◆ Work task: For each line of the material, check for the string "link"; then state how many lines had it, giving only the number.

··········

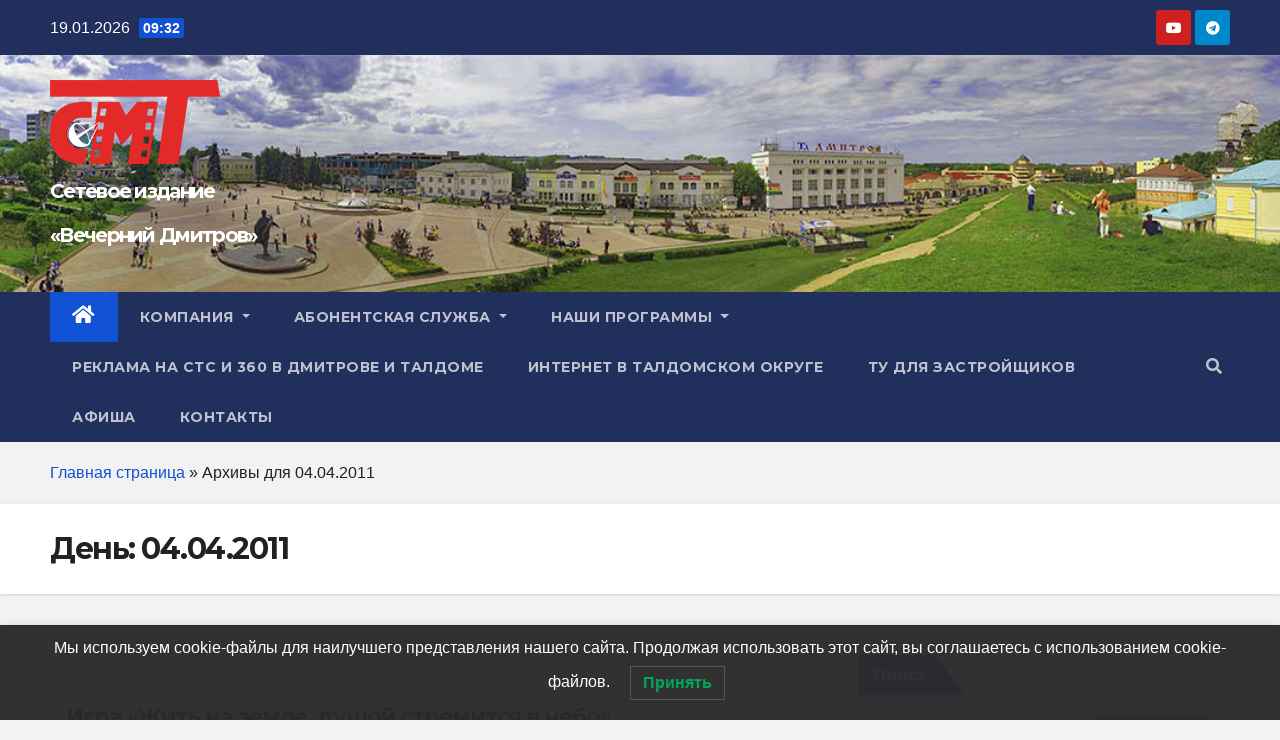

--- FILE ---
content_type: application/javascript
request_url: https://www.dmitrovtv.ru/wp-includes/js/dist/server-side-render.min.js?ver=7956386e7ad75455e21fce4c0a1ab99e
body_size: 3577
content:
/*! This file is auto-generated */
!function(){"use strict";var e={n:function(t){var r=t&&t.__esModule?function(){return t.default}:function(){return t};return e.d(r,{a:r}),r},d:function(t,r){for(var n in r)e.o(r,n)&&!e.o(t,n)&&Object.defineProperty(t,n,{enumerable:!0,get:r[n]})},o:function(e,t){return Object.prototype.hasOwnProperty.call(e,t)}},t={};function r(){return r=Object.assign?Object.assign.bind():function(e){for(var t=1;t<arguments.length;t++){var r=arguments[t];for(var n in r)Object.prototype.hasOwnProperty.call(r,n)&&(e[n]=r[n])}return e},r.apply(this,arguments)}e.d(t,{default:function(){return y}});var n=window.wp.element,o=window.wp.data,l=window.wp.deprecated,s=e.n(l),c=window.lodash,u=window.wp.compose,a=window.wp.i18n,i=window.wp.apiFetch,d=e.n(i),w=window.wp.url,p=window.wp.components,f=window.wp.blocks;function m(e){let{className:t}=e;return(0,n.createElement)(p.Placeholder,{className:t},(0,a.__)("Block rendered as empty."))}function v(e){let{response:t,className:r}=e;const o=(0,a.sprintf)((0,a.__)("Error loading block: %s"),t.errorMsg);return(0,n.createElement)(p.Placeholder,{className:r},o)}function h(e){let{children:t,showLoader:r}=e;return(0,n.createElement)("div",{style:{position:"relative"}},r&&(0,n.createElement)("div",{style:{position:"absolute",top:"50%",left:"50%",marginTop:"-9px",marginLeft:"-9px"}},(0,n.createElement)(p.Spinner,null)),(0,n.createElement)("div",{style:{opacity:r?"0.3":1}},t))}function E(e){const{attributes:t,block:o,className:l,httpMethod:s="GET",urlQueryArgs:a,EmptyResponsePlaceholder:i=m,ErrorResponsePlaceholder:p=v,LoadingResponsePlaceholder:E=h}=e,b=(0,n.useRef)(!0),[g,y]=(0,n.useState)(!1),P=(0,n.useRef)(),[S,R]=(0,n.useState)(null),O=(0,u.usePrevious)(e),[T,_]=(0,n.useState)(!1);function M(){if(!b.current)return;_(!0);const e=t&&(0,f.__experimentalSanitizeBlockAttributes)(o,t),r="POST"===s,n=function(e){let t=arguments.length>1&&void 0!==arguments[1]?arguments[1]:null,r=arguments.length>2&&void 0!==arguments[2]?arguments[2]:{};return(0,w.addQueryArgs)(`/wp/v2/block-renderer/${e}`,{context:"edit",...null!==t?{attributes:t}:{},...r})}(o,r?null:null!=e?e:null,a),l=r?{attributes:null!=e?e:null}:null,c=P.current=d()({path:n,data:l,method:r?"POST":"GET"}).then((e=>{b.current&&c===P.current&&e&&R(e.rendered)})).catch((e=>{b.current&&c===P.current&&R({error:!0,errorMsg:e.message})})).finally((()=>{b.current&&c===P.current&&_(!1)}));return c}const N=(0,u.useDebounce)(M,500);(0,n.useEffect)((()=>()=>{b.current=!1}),[]),(0,n.useEffect)((()=>{void 0===O?M():(0,c.isEqual)(O,e)||N()})),(0,n.useEffect)((()=>{if(!T)return;const e=setTimeout((()=>{y(!0)}),1e3);return()=>clearTimeout(e)}),[T]);const k=!!S,L=""===S,j=null==S?void 0:S.error;return T?(0,n.createElement)(E,r({},e,{showLoader:g}),k&&(0,n.createElement)(n.RawHTML,{className:l},S)):L||!k?(0,n.createElement)(i,e):j?(0,n.createElement)(p,r({response:S},e)):(0,n.createElement)(n.RawHTML,{className:l},S)}const b={},g=(0,o.withSelect)((e=>{const t=e("core/editor");if(t){const e=t.getCurrentPostId();if(e&&"number"==typeof e)return{currentPostId:e}}return b}))((e=>{let{urlQueryArgs:t=b,currentPostId:o,...l}=e;const s=(0,n.useMemo)((()=>o?{post_id:o,...t}:t),[o,t]);return(0,n.createElement)(E,r({urlQueryArgs:s},l))}));window&&window.wp&&window.wp.components&&(window.wp.components.ServerSideRender=(0,n.forwardRef)(((e,t)=>(s()("wp.components.ServerSideRender",{version:"6.2",since:"5.3",alternative:"wp.serverSideRender"}),(0,n.createElement)(g,r({},e,{ref:t}))))));var y=g;(window.wp=window.wp||{}).serverSideRender=t.default}();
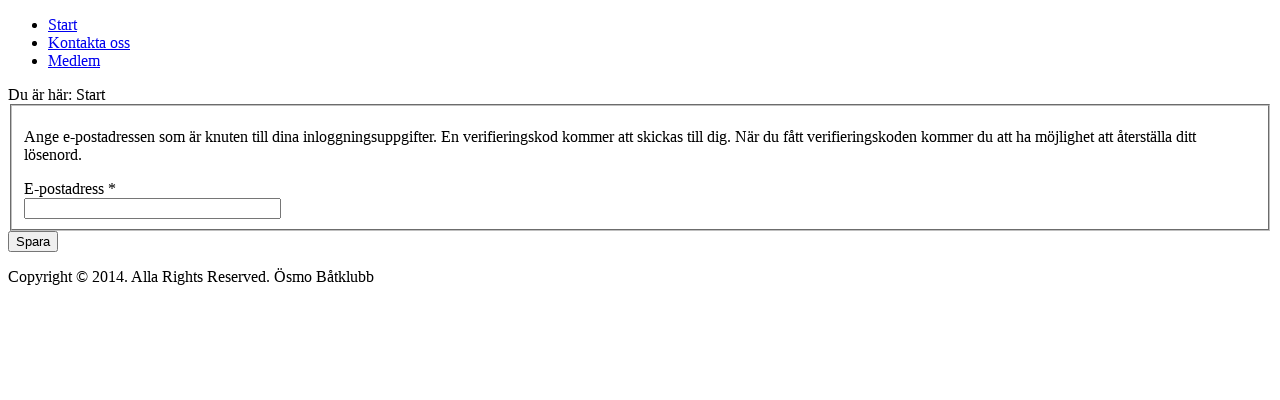

--- FILE ---
content_type: text/html; charset=utf-8
request_url: http://www.osmobk.se/web/index.php/component/users/?view=reset&Itemid=101
body_size: 2435
content:
<!DOCTYPE html>
<html dir="ltr" lang="sv-se">
<head>
    <base href="http://www.osmobk.se/web/index.php/component/users/" />
	<meta http-equiv="content-type" content="text/html; charset=utf-8" />
	<meta name="keywords" content="Ösmo, Nynäshamn, Landfjärden, Muskö, båt, båtklubb" />
	<meta name="description" content="Ösmo båtklubb" />
	<meta name="generator" content="Joomla! - Open Source Content Management" />
	<title>Ösmo Båtklubb</title>
	<link href="/web/templates/osmobk/favicon.ico" rel="shortcut icon" type="image/vnd.microsoft.icon" />
	<link href="/web/plugins/system/jce/css/content.css?aa754b1f19c7df490be4b958cf085e7c" rel="stylesheet" type="text/css" />
	<script type="application/json" class="joomla-script-options new">{"csrf.token":"a2d7fc2d3b211bf4b70bb26dbacd2d68","system.paths":{"root":"\/web","base":"\/web"},"system.keepalive":{"interval":2640000,"uri":"\/web\/index.php\/component\/ajax\/?format=json"},"joomla.jtext":{"JLIB_FORM_FIELD_INVALID":"Ogiltigt f\u00e4lt:&#160"}}</script>
	<script src="/web/media/system/js/core.js?9a6d469e59c934c6fd00653f92d65e63" type="text/javascript"></script>
	<!--[if lt IE 9]><script src="/web/media/system/js/polyfill.event.js?9a6d469e59c934c6fd00653f92d65e63" type="text/javascript"></script><![endif]-->
	<script src="/web/media/system/js/keepalive.js?9a6d469e59c934c6fd00653f92d65e63" type="text/javascript"></script>
	<script src="/web/media/jui/js/jquery.min.js?9a6d469e59c934c6fd00653f92d65e63" type="text/javascript"></script>
	<script src="/web/media/jui/js/jquery-noconflict.js?9a6d469e59c934c6fd00653f92d65e63" type="text/javascript"></script>
	<script src="/web/media/jui/js/jquery-migrate.min.js?9a6d469e59c934c6fd00653f92d65e63" type="text/javascript"></script>
	<script src="/web/media/system/js/punycode.js?9a6d469e59c934c6fd00653f92d65e63" type="text/javascript"></script>
	<script src="/web/media/system/js/validate.js?9a6d469e59c934c6fd00653f92d65e63" type="text/javascript"></script>
	<!--[if lt IE 9]><script src="/web/media/system/js/html5fallback.js?9a6d469e59c934c6fd00653f92d65e63" type="text/javascript"></script><![endif]-->
	<script src="/web/media/jui/js/bootstrap.min.js?9a6d469e59c934c6fd00653f92d65e63" type="text/javascript"></script>
	<script src="/web/media/system/js/mootools-core.js?9a6d469e59c934c6fd00653f92d65e63" type="text/javascript"></script>
	<script src="/web/media/system/js/mootools-more.js?9a6d469e59c934c6fd00653f92d65e63" type="text/javascript"></script>
	<script type="text/javascript">
jQuery(function($){ initPopovers(); $("body").on("subform-row-add", initPopovers); function initPopovers (event, container) { $(container || document).find(".hasPopover").popover({"html": true,"trigger": "hover focus","container": "body"});} });
	</script>

    <link rel="stylesheet" href="/web/templates/system/css/system.css" />
    <link rel="stylesheet" href="/web/templates/system/css/general.css" />

    <!-- Created by Artisteer v4.3.0.60745 -->
    
    
    <meta name="viewport" content="initial-scale = 1.0, maximum-scale = 1.0, user-scalable = no, width = device-width" />

    <!--[if lt IE 9]><script src="https://html5shiv.googlecode.com/svn/trunk/html5.js"></script><![endif]-->
    <link rel="stylesheet" href="/web/templates/osmobk/css/template.css" media="screen" type="text/css" />
    <!--[if lte IE 7]><link rel="stylesheet" href="/web/templates/osmobk/css/template.ie7.css" media="screen" /><![endif]-->
    <link rel="stylesheet" href="/web/templates/osmobk/css/template.responsive.css" media="all" type="text/css" />

<link rel="shortcut icon" href="/web/templates/osmobk/favicon.ico" type="image/x-icon" />
    <script>if ('undefined' != typeof jQuery) document._artxJQueryBackup = jQuery;</script>
    <script src="/web/templates/osmobk/jquery.js"></script>
    <script>jQuery.noConflict();</script>

    <script src="/web/templates/osmobk/script.js"></script>
    <script src="/web/templates/osmobk/script.responsive.js"></script>
    <script src="/web/templates/osmobk/modules.js"></script>
        <script>if (document._artxJQueryBackup) jQuery = document._artxJQueryBackup;</script>
</head>
<body>

<div id="art-main">
<header class="art-header">
    <div class="art-shapes">
        
            </div>
<div class="art-slider art-slidecontainerheader" data-width="900" data-height="170">
    <div class="art-slider-inner">
<div class="art-slide-item art-slideheader0">


</div>
<div class="art-slide-item art-slideheader1">


</div>
<div class="art-slide-item art-slideheader2">


</div>
<div class="art-slide-item art-slideheader3">


</div>

    </div>
</div>
<div class="art-slidenavigator art-slidenavigatorheader" data-left="0.003676471" data-top="0.01941748">
<a href="#" class="art-slidenavigatoritem"></a><a href="#" class="art-slidenavigatoritem"></a><a href="#" class="art-slidenavigatoritem"></a><a href="#" class="art-slidenavigatoritem"></a>
</div>







                
                    
</header>
<div class="art-sheet clearfix">
<nav class="art-nav">
    
<ul class="art-hmenu"><li class="item-101 current active"><a class=" active" href="/web/index.php">Start</a></li><li class="item-112"><a href="/web/index.php/kontakta-oss">Kontakta oss</a></li><li class="item-113"><a href="/web/index.php/medlem">Medlem</a></li></ul> 
    </nav>
<div class="art-layout-wrapper">
                <div class="art-content-layout">
                    <div class="art-content-layout-row">
                                                <div class="art-layout-cell art-content">
<article class="art-post"><div class="art-postcontent clearfix">
<div class="breadcrumbs_top">
<span class="showHere">Du är här: </span><span>Start</span></div>
</div></article><article class="art-post art-messages"><div class="art-postcontent clearfix"><div id="system-message-container">
	</div>
</div></article><article class="art-post"><div class="art-postcontent clearfix"><div class="reset">
		<form id="user-registration" action="/web/index.php/component/users/?task=reset.request&amp;Itemid=101" method="post" class="form-validate form-horizontal well">
					<fieldset>
									<p>Ange e-postadressen som är knuten till dina inloggningsuppgifter. En verifieringskod kommer att skickas till dig. När du fått verifieringskoden kommer du att ha möjlighet att återställa ditt lösenord.</p>
								
<div class="control-group">
			<div class="control-label">
			<label id="jform_email-lbl" for="jform_email" class="hasPopover required" title="E-postadress" data-content="Ange e-postadressen som är kopplad till din inloggning.&lt;br /&gt;En verifieringskod kommer att skickas till dig. När du fått den får du möjlighet att välja ett nytt lösenord till din inloggning.">
	E-postadress<span class="star">&#160;*</span></label>
					</div>
		<div class="controls">
		<input type="text" name="jform[email]" id="jform_email"  value="" class="validate-username required" size="30"       required aria-required="true"      />
	</div>
</div>
			</fieldset>
				<div class="control-group">
			<div class="controls">
				<button type="submit" class="btn btn-primary validate art-button">
					Spara				</button>
			</div>
		</div>
		<input type="hidden" name="a2d7fc2d3b211bf4b70bb26dbacd2d68" value="1" />	</form>
</div></div></article>


                        </div>
                    </div>
                </div>
            </div>

<footer class="art-footer">
<p>Copyright © 2014. Alla Rights Reserved. Ösmo Båtklubb</p>
</footer>

    </div>
</div>


</body>
</html>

··········

◆ Answer below: 8